En başta bunun bir anayasa değişikliği değil, sistem değişikliği olarak algılandığını kabul etmek gerekir. Tartışma sistem değişikliğine kaydığı için her şey bu doğrultuda tartışılacaktır. Seçmen bunu oylayacaktır. Çünkü daha önce yaptığımız çalışmalarda, Türkiye seçmeninin yüzde 85 hatta yüzde 90’lara varan bir anayasa değişikliği talebi vardı. Bu konu şu an kamuoyunun gündemine bir anayasa değişikliği olarak tartışılmıyor. Özellikle Bahçeli’nin çıkışıyla beraber tartışılan konu anayasadan daha ziyade başkanlığa dönüştü. Tabii ki daha çok zaman var. Belki referandum tarihi yaklaştıkça, bu konu da değişebilir. Başkanlık sistemiyle beraber bir anayasa değişikliği gündemiyle kamuoyunun önüne gelinirse, bu rakam yukarıya doğru çıkar. Fakat kampanya salt başkanlık sistemi üzerinden giderse, yüzde 50 ile 55 arası bir rakam gözüküyor ‘evet’ oyu olarak.” 

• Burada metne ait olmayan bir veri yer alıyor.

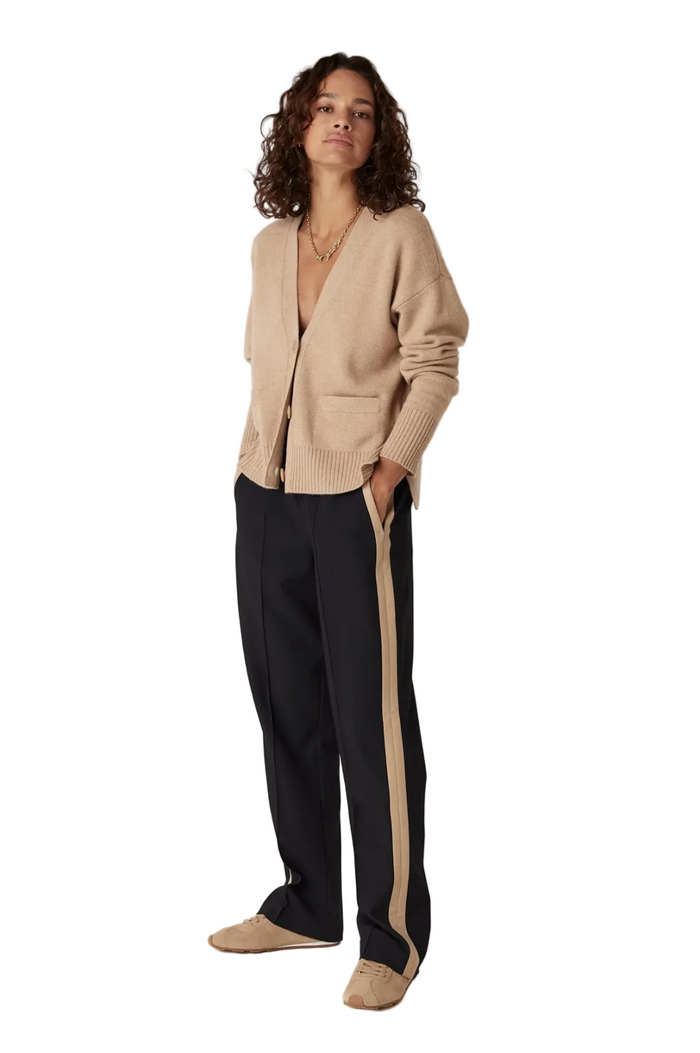 A woman stands against a plain light background wearing a beige cardigan, dark navy wide-leg trousers with beige side stripes, and beige slip-on shoes.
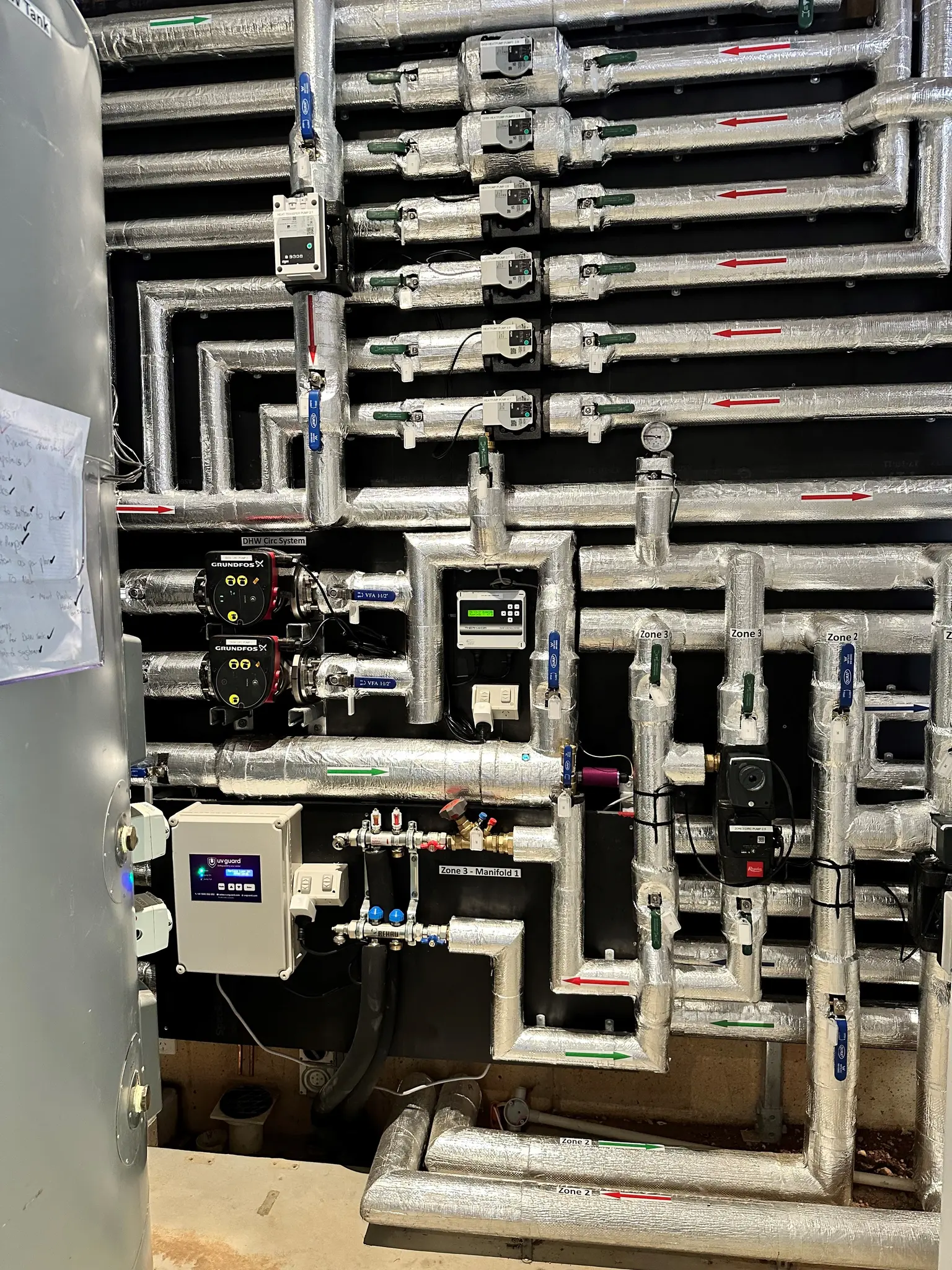 Complex network of insulated pipes with gauges, meters, and control boxes on a wall, forming a technical setup.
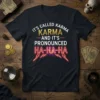 T-shirt featuring the quote "IT'S CALLED KARMA KARMA AND IT'S PRONOUNCED HA-HA-HA" in white, gold, and neon red text with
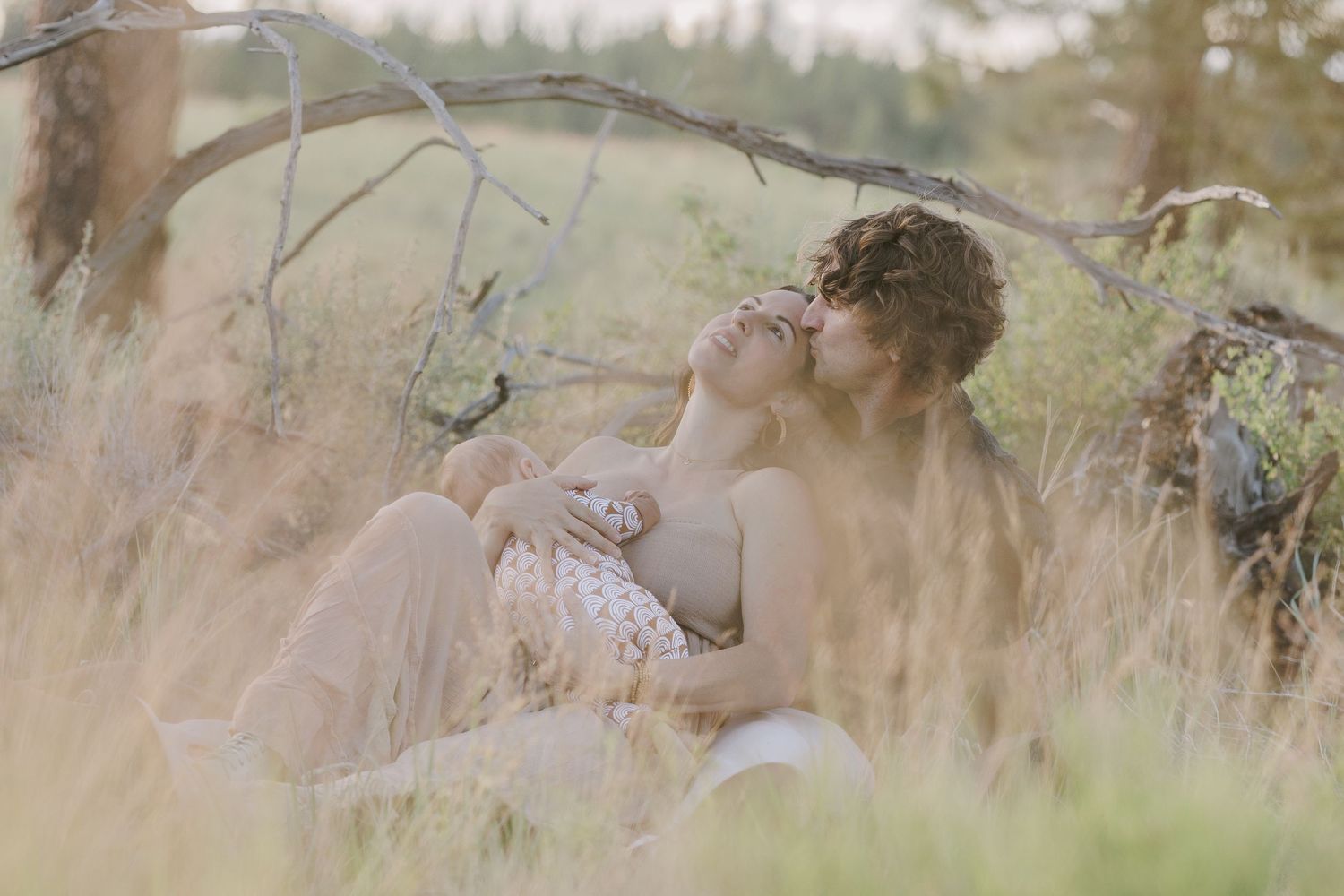 Couple sitting intimately in tall golden grass with baby, surrounded by natural outdoor wilderness scenery.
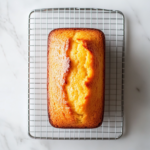The baked clementine yogurt olive oil cake resting on a wire rack placed over the white marble cooktop, cooling and ready to be sliced and served.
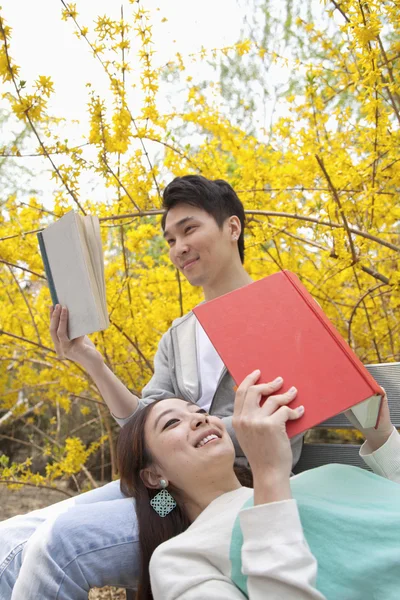 Casal em um banco de parque gostando de ler seus livros — Fotografia de Stock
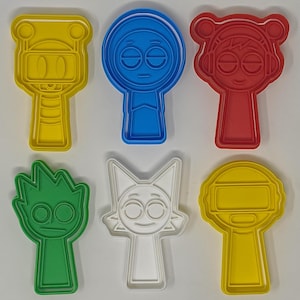 May include: Six colourful plastic cookie cutters in yellow, blue, red, green, white, and yellow. Each cutter features a cartoon character design with distinct facial features and shapes. The cutters are designed for making biscuits or other treats.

MHP’nin meydanlardaki performansı önemli 

Kampanya sürecinde ‘evet’ oylarının artışını MHP’nin meydanlardaki performansına bağlayan MAK Danışmanlık Yönetim Kurulu Başkanı Mehmet Ali Kulat, araştırma sonuçlarından yola çıkarak şu öngörülerde bulunuyor:

“Aralık’ın son haftasında yapmış olduğumuz çalışmada yeni anayasa paketine ‘evet’ diyenlerin oyu kararsızlar dağılmadan yüzde 56 civarındaydı. Hayır diyenler ise yüzde 30’u buluyordu. Henüz daha paketle ilgili bilgilendirme yapılmamış, içeriği anlaşılmamıştı. Kampanya sürecinde ‘evet’ oylarını artıracak en önemli faktör MHP’nin TBMM’de gösterdiği performansı meydanlarda da göstermesidir. Bunun yanı sıra 1 Kasım’dan bugüne doğu ve güneydoğuda HDP’de ciddi oy düşüşü gözlemliyoruz. Ancak bu oylar halen AK Partiye gelmiş değil. Bu seçmen grubuna da Başkanlık doğru dürüst anlatılırsa yüzde 60 bandında rahat bir referandum süreci olur.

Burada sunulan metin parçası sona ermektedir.